SELECTED EXTRACT:
===
An Interview with Zimbabwe's President Robert Mugabe

Aired September 24, 2009 - 15:00:00   ET

THIS IS A RUSH TRANSCRIPT. THIS COPY MAY NOT BE IN ITS FINAL FORM AND MAY BE UPDATED.


CHRISTIANE AMANPOUR, CNN ANCHOR: Tonight, the future of Zimbabwe. An exclusive, in-depth interview with President Robert Mugabe, his first in five years.

And good evening. I'm Christiane Amanpour. Welcome to our new program.

Tonight, we're focusing on Zimbabwe. We try to make it our mission to bring you more depth on the stories that have impact on people's lives. Farms in Zimbabwe are still being seized and food production, in a land that was once plenty, has plummeted, and foreign investment has mostly dried up.

But Zimbabwe's economy is struggling to improve since a political power-sharing deal went into effect. President Mugabe is now calling for international sanctions against him and senior leaders to be lifted. He did recently lift some press restriction and allowed CNN's Nkepile Mabuse in to report.

(BEGIN VIDEOTAPE)

NKEPILE MABUSE, CNN CORRESPONDENT (voice-over): 1980, and Zimbabwe's in a state of euphoria. The former British colony gains independence.

ROBERT MUGABE, PRESIDENT, ZIMBABWE: I, Robert Gabriel Mugabe...

MABUSE: Zimbabwe's first black ruler, Robert Mugabe, is an African hero, a revered liberation fighter jailed for 10 years for battling white minority rule, a darling of the West, preaching reconciliation with whites.

Mugabe quickly invested in education and health care, making real improvements in the lives of black Zimbabweans, but he also showed intolerance to opposition. A rights group estimates his regime was responsible for the deaths of at least 20,000 people in the 1980s as it crushed a rebellion in the southwest.

And after losing a constitutional referendum in 2000 that would have given the government power to take farms owned by whites, Mugabe cracked down, encouraging the seizure of white-owned farms anyway, saying he was redressing colonial imbalances.

MUGABE: The land is ours. It's not European. It's our land.

MABUSE: His so-called land reform program is blamed for destroying Zimbabwe's once prosperous agricultural sector, creating chronic food shortages.

The Movement for Democratic Change was formed in 1999, led by Mugabe's most vocal critic, Morgan Tsvangirai.

MORGAN TSVANGIRAI, LEADER, MOVEMENT FOR DEMOCRATIC CHANGE: He has betrayed whatever revolutionary (inaudible) Zimbabweans.

MABUSE: The response: Tsvangirai was targeted by police, arrested and beaten. Presidential elections in 2002 turned violent, and international observers rejected the results amid vote-rigging allegations. Western nations imposed sanctions on Mugabe and senior government members, but not trade sanctions.

Still, Mugabe blamed the sanctions for the collapsing economy.

MUGABE: They want to come to us and dictate to us what we must do. That shall never be, not in Zimbabwe, never, never.

MABUSE: After another disputed election in 2008, African leaders pressured Mugabe into signing a power-sharing deal with Tsvangirai, a temporary measure to stop violence and prepare the country for free elections and a renewed constitution.
===
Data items
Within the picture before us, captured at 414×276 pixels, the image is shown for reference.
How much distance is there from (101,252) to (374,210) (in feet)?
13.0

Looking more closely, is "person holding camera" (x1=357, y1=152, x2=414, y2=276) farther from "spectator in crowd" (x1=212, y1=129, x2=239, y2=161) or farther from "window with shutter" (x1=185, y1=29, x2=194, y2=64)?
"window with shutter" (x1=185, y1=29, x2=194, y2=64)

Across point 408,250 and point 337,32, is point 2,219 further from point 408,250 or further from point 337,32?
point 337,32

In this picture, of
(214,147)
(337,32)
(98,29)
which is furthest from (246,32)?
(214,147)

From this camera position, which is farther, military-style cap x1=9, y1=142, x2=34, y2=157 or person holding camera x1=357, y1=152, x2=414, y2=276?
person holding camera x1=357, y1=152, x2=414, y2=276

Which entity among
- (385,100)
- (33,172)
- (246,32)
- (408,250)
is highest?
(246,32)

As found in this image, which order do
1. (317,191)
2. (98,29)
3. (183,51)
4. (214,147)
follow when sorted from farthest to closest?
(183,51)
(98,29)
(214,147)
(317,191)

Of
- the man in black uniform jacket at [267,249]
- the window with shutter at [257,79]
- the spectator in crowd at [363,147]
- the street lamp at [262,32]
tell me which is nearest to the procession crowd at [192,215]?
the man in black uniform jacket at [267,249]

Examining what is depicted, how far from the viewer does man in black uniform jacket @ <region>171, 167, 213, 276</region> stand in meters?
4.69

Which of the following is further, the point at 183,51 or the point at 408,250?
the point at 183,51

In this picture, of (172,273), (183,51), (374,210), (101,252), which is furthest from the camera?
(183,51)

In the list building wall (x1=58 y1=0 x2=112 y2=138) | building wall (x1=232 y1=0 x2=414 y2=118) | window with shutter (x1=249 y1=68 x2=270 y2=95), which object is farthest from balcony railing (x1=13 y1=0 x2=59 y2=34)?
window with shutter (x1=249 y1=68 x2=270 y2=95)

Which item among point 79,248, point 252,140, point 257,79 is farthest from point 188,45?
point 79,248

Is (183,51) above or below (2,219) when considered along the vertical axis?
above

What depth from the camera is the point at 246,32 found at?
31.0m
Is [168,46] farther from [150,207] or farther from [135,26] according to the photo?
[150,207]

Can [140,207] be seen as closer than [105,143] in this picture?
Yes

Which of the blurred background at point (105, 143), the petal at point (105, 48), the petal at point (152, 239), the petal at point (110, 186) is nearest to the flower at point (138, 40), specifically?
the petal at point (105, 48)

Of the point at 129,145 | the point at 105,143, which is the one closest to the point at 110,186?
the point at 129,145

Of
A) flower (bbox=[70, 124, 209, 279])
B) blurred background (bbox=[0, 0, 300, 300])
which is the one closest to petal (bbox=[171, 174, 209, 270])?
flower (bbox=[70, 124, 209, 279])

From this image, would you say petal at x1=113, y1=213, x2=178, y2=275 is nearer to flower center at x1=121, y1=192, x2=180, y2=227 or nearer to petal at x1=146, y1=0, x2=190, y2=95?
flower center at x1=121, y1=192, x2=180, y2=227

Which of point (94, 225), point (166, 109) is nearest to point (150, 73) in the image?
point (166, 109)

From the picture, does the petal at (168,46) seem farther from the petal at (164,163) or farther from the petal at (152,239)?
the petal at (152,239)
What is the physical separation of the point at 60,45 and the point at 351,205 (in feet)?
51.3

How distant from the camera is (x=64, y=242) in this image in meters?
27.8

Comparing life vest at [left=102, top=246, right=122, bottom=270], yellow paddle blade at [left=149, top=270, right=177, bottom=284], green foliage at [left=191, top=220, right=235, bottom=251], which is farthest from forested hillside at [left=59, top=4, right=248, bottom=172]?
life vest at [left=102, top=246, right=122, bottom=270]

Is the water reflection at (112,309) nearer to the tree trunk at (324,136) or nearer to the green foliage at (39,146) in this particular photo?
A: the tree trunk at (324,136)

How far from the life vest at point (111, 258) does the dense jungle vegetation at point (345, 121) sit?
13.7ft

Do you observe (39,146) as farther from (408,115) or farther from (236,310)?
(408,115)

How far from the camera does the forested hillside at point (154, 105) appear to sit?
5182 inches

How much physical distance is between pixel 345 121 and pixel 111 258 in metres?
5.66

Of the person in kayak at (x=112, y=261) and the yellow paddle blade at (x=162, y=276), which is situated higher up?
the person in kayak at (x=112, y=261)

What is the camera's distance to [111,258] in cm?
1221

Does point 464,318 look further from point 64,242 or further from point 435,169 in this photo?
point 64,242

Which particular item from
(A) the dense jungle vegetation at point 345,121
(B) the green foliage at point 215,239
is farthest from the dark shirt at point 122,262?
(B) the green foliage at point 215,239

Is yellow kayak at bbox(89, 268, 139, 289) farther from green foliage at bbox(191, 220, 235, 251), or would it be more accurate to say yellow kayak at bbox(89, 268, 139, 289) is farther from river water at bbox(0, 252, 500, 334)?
===
WHAT YOU WILL DO:
1 > In the Mugabe interview transcript, shorten the paragraph that begins "The response: Tsvangirai was targeted" and keep its main facts.
2 > List every person named in the Mugabe interview transcript.
3 > Give a continuation of the Mugabe interview transcript, starting right after its last sentence.

RESPONSES IN ORDER:
1 > Police targeted, arrested and beat Tsvangirai. The 2002 presidential elections turned violent, and international observers rejected the results amid claims of vote-rigging. Western nations placed sanctions on Mugabe and senior government members but did not impose trade sanctions.

2 >
Christiane Amanpour
Robert Mugabe
Nkepile Mabuse
Morgan Tsvangirai

3 >
But many Zimbabweans believe Mugabe will never willingly give up power. Mugabe once famously said, "Only God, who appointed me, will remove me."

Nkepile Mabuse, CNN, Johannesburg.

(END VIDEOTAPE)

AMANPOUR: And here to address the United Nations, President Mugabe joins me now in the studio.

So welcome to this program. Thank you for coming in.

ROBERT MUGABE, PRESIDENT, ZIMBABWE: Thank you.

AMANPOUR: What are you going to ask? Are you going to ask President Obama to lift the sanctions that are imposed?

MUGABE: Not really. I haven't come here for President Obama to address the United States alone. I've come here to address the General Assembly, which is part of the United Nations' structures. And we are entitled to discuss matters that affect us in the global environment and the matters that affect us in a particular way as Zimbabwe. And this is what I'm going to do.

AMANPOUR: So you -- but you obviously are calling for sanctions to be lifted.

MUGABE: Yes, that -- that I will do, certainly. The sanctions are unjustified, illegal, and they are meant for regime change, to address that illegal principle.

AMANPOUR: You say for regime change, but it all really is about trying to get the political situation stabilized. And for the last year, you've been in so-called power-sharing agreement with the leader of the opposition, Morgan Tsvangirai. What does power-sharing to you mean? Many people say that it's in name only right now.

MUGABE: No. It is really power-sharing. And that power-sharing is encapsulated in an agreement we call the global political agreement. And this was arrived at through the facilitation that we got from South Africa, and specifically through the facilitation by former President Thabo Mbeki.

AMANPOUR: The problem, though, is, Mr. President, that many people are saying that you're still -- and your party -- is trying to sort of reduce the MDC majority or their officials in parliament. There are MPs who are being arrested. They're being charged with alleged crimes to prevent them from being able to take office. Why is this still happening?

MUGABE: First, may I make this quite clear, that the global political agreement was arrived at after a series of meetings which involved not just ZANU-PF, as represented by myself and our negotiators, and numbered (ph) also between ZANU-PF and the MDC, as represented by Tsvangirai and Professor Chambara (ph) and their negotiators.

AMANPOUR: Right.

MUGABE: And these -- these provisions in the global agreement were reached after very strenuous discussions had taken place.

AMANPOUR: Right. But the question really is...

MUGABE: And so they were not -- they were not forced upon us. We -- we came to...

AMANPOUR: No, but the question really is...

MUGABE: We came to them deliberately.

AMANPOUR: All right. So why then...

MUGABE: We arrived at them deliberately.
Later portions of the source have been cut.